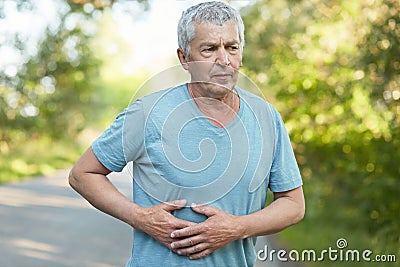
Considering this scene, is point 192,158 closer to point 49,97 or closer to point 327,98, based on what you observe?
--
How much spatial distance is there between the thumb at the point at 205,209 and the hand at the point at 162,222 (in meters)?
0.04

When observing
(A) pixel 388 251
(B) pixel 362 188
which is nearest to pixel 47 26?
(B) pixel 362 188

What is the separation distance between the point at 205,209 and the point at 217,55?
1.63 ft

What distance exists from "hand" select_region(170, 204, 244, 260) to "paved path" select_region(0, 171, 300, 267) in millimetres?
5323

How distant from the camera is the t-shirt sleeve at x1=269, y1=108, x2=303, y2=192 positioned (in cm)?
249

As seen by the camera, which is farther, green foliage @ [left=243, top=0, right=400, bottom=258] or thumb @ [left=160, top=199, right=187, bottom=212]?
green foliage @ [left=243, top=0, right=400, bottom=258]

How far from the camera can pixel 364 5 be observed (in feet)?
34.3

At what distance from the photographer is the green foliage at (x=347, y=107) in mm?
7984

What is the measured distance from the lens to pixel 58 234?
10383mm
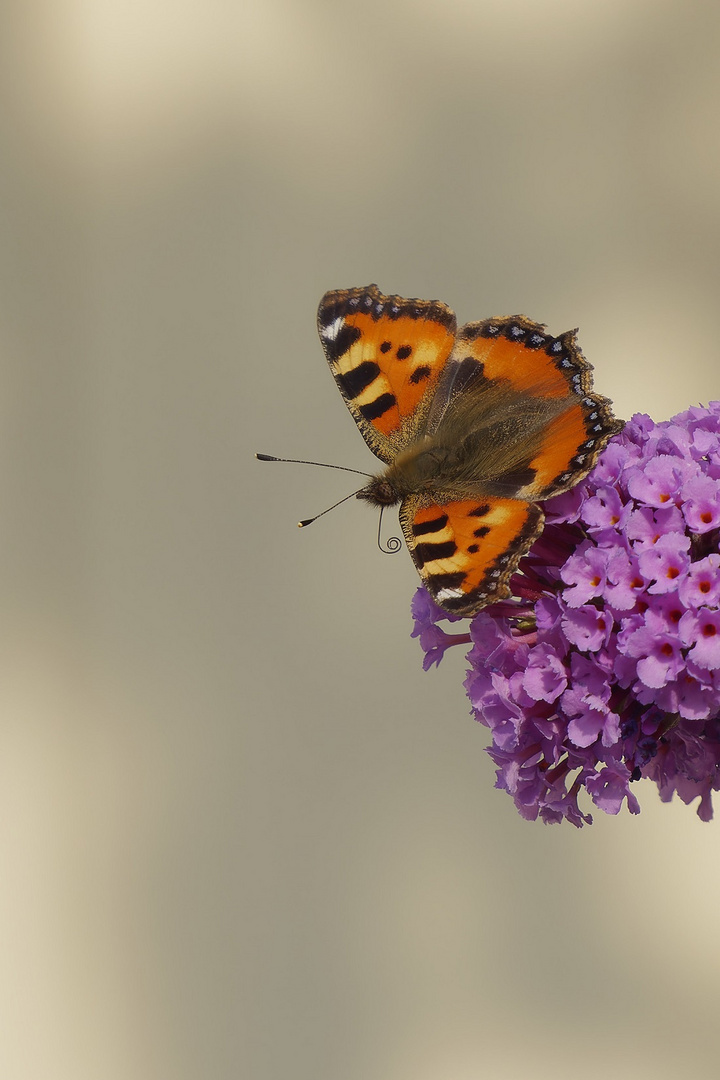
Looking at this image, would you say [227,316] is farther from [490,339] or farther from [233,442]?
* * *
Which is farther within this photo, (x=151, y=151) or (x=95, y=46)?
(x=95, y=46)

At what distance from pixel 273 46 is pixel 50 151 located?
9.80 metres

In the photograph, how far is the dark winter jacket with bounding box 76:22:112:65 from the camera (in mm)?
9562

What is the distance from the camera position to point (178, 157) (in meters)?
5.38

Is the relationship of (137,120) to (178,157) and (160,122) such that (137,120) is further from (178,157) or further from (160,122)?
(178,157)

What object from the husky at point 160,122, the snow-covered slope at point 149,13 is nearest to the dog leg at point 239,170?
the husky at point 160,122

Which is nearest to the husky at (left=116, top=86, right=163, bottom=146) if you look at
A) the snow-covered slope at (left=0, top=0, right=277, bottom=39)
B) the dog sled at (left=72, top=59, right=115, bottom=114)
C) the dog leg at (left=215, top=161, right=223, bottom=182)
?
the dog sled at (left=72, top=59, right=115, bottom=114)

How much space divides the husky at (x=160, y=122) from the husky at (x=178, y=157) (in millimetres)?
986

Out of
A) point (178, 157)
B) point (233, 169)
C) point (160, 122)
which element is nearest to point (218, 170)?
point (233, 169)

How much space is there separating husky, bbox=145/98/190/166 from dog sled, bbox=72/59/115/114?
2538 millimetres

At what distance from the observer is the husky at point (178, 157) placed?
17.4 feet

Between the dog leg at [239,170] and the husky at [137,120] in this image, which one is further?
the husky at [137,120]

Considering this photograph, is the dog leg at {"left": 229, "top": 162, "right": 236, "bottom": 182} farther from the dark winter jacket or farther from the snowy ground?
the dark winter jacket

# WHAT YOU HAVE TO DO
Write out again every line from the one holding "How much space divides" through the one holding "2538 millimetres", both included, and shift each distance and coordinate in the answers by -17.

# FINAL RESULT
How much space divides the husky at (x=160, y=122) from the husky at (x=178, y=157) (in millimetres)?
969

Out of
A) point (178, 157)
B) point (233, 169)
C) point (160, 122)
which element is nearest to point (218, 170)?
point (216, 152)

How much space is there separating husky, bbox=145/98/190/166 from dog sled, bbox=72/59/115/114?
2521 millimetres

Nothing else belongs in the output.